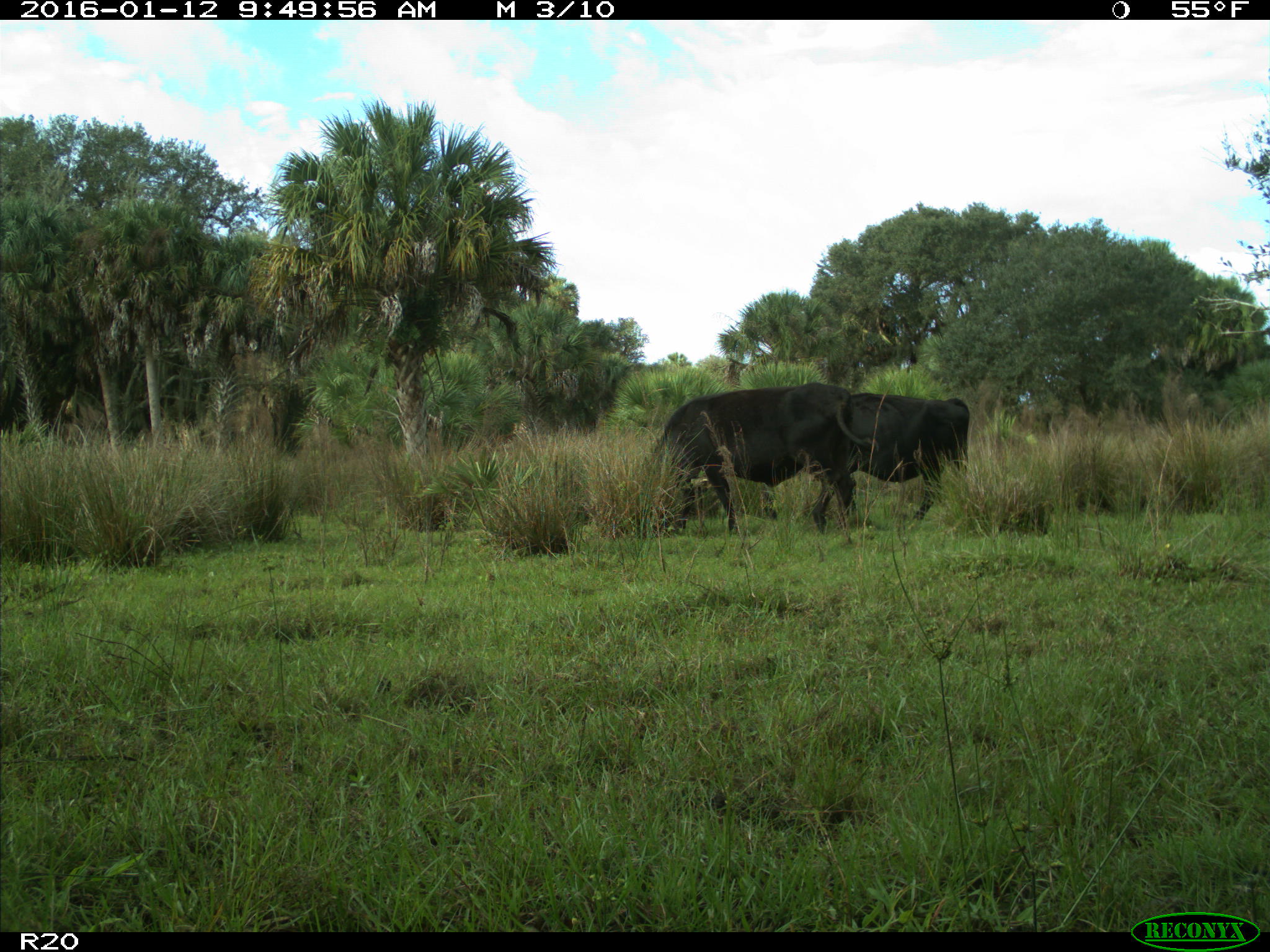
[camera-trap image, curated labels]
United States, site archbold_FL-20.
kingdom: Animalia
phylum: Chordata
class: Mammalia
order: Artiodactyla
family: Bovidae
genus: Bos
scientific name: Bos taurus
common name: domestic cow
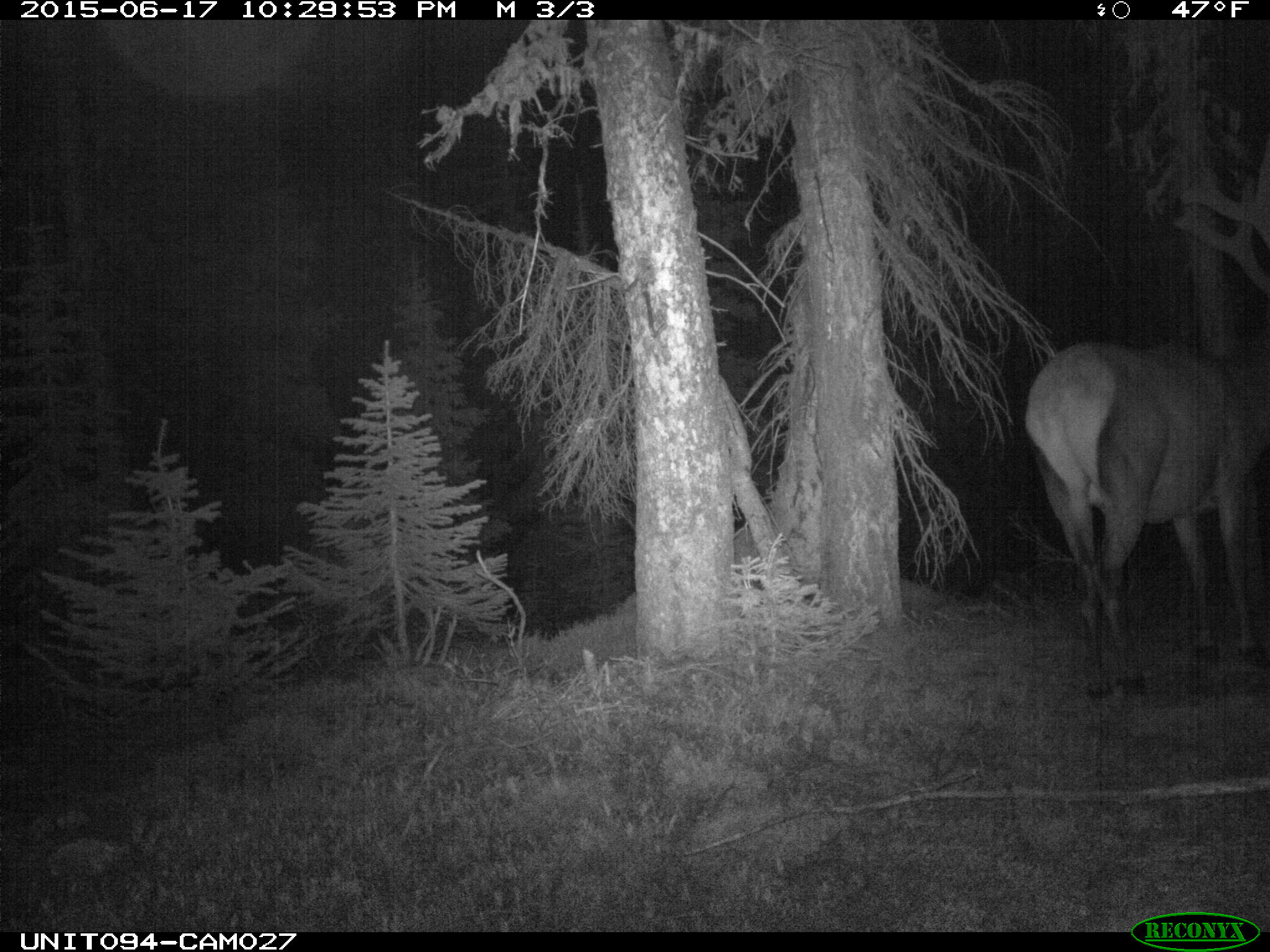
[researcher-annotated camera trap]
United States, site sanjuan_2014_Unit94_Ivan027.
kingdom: Animalia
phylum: Chordata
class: Mammalia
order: Artiodactyla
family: Cervidae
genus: Cervus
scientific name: Cervus elaphus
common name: red deer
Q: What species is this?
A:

What the task asks>
Return the complete material exactly as given, excluding images.

Answer for this exercise>
[camera-trap image, curated labels]
United States, site archbold_FL-20.
kingdom: Animalia
phylum: Chordata
class: Mammalia
order: Artiodactyla
family: Bovidae
genus: Bos
scientific name: Bos taurus
common name: domestic cow
[researcher-annotated camera trap]
United States, site sanjuan_2014_Unit94_Ivan027.
kingdom: Animalia
phylum: Chordata
class: Mammalia
order: Artiodactyla
family: Cervidae
genus: Cervus
scientific name: Cervus elaphus
common name: red deer
Q: What species is this?
A:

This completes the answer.